Mi ricordo la prima volta che una telecamera ha acceso la lucina rossa mentre mi inquadrava, in un momento in cui ogni cellula del mio corpo si chiedeva che cosa avrei potuto dire e tutta la timidezza, mai avuta in una vita, mi è saltata addosso.
Un attimo che ancora ieri ho ricordato con tenerezza perché ora non mi capita più, perché oggi, lo devo ammettere, più che alla mia faccia, penso alle persone che sento in attesa di una parola dolce e di conforto, desiderosi di una piccola luce che proietti anche una fievolissima ombra nel buio totale.
Sono scomode, quelle sedie, scomode per vivere le scemenze che dico, scomode come le selle dei cavalli degli eroi di cui io faccio da scudiero fidato, perché loro sono ciò di cui il mondo ha bisogno e di cui non si può fare a meno.
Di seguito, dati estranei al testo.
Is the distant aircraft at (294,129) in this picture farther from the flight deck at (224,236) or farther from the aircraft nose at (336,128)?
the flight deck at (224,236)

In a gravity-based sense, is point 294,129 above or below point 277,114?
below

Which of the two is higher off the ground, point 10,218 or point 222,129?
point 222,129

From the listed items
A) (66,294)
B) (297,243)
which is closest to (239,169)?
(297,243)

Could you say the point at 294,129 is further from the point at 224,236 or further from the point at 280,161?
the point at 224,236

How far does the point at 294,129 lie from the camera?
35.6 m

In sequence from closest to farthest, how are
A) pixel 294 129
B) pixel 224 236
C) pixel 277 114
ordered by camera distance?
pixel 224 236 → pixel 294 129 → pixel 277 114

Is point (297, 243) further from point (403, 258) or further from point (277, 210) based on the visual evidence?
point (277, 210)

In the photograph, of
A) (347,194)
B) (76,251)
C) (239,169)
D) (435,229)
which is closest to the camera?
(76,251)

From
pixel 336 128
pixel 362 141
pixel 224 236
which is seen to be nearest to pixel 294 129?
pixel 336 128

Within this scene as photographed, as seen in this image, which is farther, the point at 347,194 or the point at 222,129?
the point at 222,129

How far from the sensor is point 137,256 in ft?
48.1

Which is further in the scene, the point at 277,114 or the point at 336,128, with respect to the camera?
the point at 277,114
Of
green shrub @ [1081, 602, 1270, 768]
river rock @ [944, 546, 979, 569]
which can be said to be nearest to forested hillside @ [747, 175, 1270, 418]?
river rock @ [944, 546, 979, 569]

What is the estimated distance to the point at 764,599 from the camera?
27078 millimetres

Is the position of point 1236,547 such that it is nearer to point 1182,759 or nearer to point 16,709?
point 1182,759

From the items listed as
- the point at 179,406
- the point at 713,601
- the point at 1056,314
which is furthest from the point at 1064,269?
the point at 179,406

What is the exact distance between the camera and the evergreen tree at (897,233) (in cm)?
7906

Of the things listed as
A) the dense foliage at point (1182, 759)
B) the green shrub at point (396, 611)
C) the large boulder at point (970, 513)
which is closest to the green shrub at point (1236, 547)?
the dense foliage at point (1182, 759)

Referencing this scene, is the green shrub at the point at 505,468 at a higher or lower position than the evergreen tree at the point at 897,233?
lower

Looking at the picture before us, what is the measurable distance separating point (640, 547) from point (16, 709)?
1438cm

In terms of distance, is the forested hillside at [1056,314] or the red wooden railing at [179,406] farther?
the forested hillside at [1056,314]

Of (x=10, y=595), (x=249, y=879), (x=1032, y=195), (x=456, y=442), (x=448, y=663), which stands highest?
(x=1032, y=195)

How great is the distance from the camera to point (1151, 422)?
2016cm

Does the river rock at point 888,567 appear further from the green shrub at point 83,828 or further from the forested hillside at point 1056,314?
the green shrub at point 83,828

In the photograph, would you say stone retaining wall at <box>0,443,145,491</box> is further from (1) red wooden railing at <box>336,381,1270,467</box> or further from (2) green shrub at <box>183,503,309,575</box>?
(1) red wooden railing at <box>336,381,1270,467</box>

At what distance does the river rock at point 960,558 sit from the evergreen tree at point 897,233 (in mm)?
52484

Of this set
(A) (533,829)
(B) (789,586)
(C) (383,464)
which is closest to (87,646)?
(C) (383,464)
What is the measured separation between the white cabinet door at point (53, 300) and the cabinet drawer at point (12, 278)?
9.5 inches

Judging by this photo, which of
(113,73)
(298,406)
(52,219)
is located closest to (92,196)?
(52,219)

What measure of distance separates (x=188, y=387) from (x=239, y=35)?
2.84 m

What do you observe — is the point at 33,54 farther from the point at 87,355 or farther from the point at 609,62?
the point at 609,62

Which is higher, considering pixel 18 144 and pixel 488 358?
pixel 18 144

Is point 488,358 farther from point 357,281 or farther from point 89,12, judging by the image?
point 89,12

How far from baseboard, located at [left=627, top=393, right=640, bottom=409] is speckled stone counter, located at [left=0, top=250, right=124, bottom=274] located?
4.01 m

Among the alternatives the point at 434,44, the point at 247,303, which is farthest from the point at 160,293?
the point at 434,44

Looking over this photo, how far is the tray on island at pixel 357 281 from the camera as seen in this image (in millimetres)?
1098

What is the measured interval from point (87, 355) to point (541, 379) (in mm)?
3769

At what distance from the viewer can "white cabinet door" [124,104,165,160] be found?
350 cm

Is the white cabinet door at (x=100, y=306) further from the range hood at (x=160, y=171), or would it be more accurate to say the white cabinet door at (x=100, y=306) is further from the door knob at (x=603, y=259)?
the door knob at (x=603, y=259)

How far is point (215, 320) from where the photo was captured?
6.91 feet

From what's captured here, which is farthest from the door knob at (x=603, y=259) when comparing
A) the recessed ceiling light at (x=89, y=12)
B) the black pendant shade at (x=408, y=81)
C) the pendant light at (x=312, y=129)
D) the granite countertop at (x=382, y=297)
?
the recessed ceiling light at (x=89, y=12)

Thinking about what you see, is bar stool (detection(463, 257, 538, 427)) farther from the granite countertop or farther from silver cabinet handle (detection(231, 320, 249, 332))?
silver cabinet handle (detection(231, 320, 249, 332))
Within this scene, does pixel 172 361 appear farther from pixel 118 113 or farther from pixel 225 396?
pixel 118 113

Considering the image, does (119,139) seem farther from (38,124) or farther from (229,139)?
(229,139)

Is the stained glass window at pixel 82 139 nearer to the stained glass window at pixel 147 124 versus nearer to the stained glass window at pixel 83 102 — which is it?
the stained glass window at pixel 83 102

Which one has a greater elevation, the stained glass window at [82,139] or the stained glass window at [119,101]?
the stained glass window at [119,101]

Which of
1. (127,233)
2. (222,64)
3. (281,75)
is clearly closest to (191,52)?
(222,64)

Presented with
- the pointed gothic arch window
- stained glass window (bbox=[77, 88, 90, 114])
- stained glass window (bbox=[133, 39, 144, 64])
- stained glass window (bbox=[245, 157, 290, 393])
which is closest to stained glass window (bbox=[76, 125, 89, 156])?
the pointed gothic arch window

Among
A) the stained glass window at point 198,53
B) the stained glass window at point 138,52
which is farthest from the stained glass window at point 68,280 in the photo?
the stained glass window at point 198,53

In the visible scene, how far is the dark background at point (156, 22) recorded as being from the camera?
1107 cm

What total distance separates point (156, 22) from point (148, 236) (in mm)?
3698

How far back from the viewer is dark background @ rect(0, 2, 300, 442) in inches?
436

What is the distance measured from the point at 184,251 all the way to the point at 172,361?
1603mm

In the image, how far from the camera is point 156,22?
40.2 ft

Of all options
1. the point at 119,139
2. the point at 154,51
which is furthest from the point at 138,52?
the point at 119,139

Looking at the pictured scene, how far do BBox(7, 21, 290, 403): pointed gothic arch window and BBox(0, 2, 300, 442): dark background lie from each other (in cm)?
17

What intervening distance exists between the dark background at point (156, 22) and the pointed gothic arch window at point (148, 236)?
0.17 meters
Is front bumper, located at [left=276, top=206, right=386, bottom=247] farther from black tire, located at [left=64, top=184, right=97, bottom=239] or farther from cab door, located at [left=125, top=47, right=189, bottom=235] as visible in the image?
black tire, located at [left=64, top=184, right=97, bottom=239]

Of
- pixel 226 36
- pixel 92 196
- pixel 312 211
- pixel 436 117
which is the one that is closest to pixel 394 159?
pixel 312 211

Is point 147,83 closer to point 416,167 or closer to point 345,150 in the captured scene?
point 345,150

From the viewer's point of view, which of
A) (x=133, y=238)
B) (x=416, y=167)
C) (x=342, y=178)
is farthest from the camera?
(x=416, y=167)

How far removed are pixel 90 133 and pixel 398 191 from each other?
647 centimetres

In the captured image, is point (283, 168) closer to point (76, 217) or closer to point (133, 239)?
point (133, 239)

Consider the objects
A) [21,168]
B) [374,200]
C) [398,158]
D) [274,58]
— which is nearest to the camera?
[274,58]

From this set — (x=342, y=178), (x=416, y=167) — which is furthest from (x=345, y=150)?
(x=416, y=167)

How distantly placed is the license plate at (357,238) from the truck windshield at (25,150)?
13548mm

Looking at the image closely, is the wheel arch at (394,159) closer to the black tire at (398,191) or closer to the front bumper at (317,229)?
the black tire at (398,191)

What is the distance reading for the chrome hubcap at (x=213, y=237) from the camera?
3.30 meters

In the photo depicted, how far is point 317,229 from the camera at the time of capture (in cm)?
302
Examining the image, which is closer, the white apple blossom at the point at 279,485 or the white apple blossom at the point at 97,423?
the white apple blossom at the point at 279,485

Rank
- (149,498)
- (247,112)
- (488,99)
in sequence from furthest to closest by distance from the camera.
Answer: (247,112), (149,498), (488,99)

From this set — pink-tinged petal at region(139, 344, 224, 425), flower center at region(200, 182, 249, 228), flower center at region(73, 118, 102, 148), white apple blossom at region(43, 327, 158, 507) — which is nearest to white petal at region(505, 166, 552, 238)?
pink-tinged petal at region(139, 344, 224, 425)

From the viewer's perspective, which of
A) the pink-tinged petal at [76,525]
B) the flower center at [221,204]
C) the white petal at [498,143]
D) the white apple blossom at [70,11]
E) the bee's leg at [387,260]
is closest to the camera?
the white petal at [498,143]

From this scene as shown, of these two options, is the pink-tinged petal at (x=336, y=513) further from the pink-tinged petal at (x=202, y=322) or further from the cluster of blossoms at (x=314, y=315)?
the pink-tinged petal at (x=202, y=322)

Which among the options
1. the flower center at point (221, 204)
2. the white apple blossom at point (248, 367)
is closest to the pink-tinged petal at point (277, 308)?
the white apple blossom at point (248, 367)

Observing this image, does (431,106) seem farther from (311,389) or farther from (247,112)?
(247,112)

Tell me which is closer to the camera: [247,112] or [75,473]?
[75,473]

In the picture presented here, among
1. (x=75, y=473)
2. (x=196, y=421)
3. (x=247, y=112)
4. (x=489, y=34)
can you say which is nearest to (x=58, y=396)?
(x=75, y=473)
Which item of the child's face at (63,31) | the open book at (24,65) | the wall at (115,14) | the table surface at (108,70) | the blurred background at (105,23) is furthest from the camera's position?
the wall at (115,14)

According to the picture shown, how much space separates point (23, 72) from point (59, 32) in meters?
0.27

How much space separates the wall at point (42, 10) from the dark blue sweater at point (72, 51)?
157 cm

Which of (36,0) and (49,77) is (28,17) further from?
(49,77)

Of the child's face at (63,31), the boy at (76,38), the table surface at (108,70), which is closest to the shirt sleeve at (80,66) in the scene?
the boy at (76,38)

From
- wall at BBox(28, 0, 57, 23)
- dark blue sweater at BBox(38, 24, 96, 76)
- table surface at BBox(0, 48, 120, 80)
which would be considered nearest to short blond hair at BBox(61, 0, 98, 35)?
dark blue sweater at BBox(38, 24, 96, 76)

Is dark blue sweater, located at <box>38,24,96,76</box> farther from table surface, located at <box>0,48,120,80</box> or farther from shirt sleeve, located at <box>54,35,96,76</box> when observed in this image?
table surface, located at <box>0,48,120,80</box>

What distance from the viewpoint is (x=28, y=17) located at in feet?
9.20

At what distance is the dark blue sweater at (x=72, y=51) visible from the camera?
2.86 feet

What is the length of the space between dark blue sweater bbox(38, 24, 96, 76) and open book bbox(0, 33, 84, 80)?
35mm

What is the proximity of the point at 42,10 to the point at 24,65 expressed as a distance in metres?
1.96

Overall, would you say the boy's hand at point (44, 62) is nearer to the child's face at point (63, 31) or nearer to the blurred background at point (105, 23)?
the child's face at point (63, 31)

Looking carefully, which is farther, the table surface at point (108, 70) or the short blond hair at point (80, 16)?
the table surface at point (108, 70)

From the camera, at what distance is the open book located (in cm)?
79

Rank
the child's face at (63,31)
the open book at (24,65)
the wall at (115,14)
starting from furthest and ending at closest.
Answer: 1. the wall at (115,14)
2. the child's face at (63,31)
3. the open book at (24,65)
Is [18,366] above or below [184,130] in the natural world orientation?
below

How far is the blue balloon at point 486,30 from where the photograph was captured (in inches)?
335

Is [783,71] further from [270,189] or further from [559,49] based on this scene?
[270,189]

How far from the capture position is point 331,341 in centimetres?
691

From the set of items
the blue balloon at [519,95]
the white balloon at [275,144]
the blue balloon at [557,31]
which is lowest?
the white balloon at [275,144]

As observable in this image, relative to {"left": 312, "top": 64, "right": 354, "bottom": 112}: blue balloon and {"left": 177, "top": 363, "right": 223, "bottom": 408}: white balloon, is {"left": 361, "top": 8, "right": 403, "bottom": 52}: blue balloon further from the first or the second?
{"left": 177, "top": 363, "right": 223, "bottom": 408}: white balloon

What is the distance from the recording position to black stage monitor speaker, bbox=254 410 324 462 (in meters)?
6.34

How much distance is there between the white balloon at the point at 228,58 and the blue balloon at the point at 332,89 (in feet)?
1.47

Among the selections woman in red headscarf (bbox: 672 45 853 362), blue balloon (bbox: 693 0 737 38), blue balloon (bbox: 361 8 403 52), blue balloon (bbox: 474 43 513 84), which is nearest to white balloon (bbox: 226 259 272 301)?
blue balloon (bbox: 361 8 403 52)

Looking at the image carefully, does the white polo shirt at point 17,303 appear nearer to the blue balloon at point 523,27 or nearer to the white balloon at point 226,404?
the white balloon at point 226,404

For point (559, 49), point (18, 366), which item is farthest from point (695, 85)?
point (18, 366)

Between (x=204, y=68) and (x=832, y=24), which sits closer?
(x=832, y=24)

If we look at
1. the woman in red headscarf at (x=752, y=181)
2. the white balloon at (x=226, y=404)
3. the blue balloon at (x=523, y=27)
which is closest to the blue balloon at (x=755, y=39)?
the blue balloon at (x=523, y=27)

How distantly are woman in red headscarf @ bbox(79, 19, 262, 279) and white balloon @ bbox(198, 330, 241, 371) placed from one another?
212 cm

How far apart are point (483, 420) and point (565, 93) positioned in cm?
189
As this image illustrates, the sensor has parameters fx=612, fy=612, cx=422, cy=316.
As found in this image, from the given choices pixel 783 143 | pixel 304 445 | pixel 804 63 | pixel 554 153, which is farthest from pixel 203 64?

Eppure quel ruolo lì, al fianco di un maestro di vita che mi stima e che mai dimenticherò, mi dà la consapevolezza del rapporto che si è creato con migliaia di persone che pensano bonariamente che io sia scemo perché non mollo mai, e ancora non si spiegano il perché.
E sì che la risposta sarebbe semplice, ed è vero che faccio lo scemo, sono dispettoso, immaturo, scanzonato, ma col mondo che c’è lì fuori che cosa ho a che vedere?
Sono lì a mediare, sono lì a strappare un sorriso, a legare, a sdrammatizzare, per poi prendere la mia macchina e, nella notte che mi mette paura, restare in attesa che tutto questo mi faccia trovare dei fiori freschi la mattina quando apro gli occhi.
Avete ragione, sono uno scemo, e quelle sedie mi fanno male alla schiena, ma se alla mia età ho il privilegio di poter entrare nelle case e camminare nelle anime di tanti amici, che sento presenti ad uno ad uno, è perché ho capito davvero il vostro valore, e non potrò più cancellare queste emozioni che un giorno ricorderemo così, quando la tempesta sarà passata.
Tutto questo non so se è amore, ma so che è fatto della stessa essenza.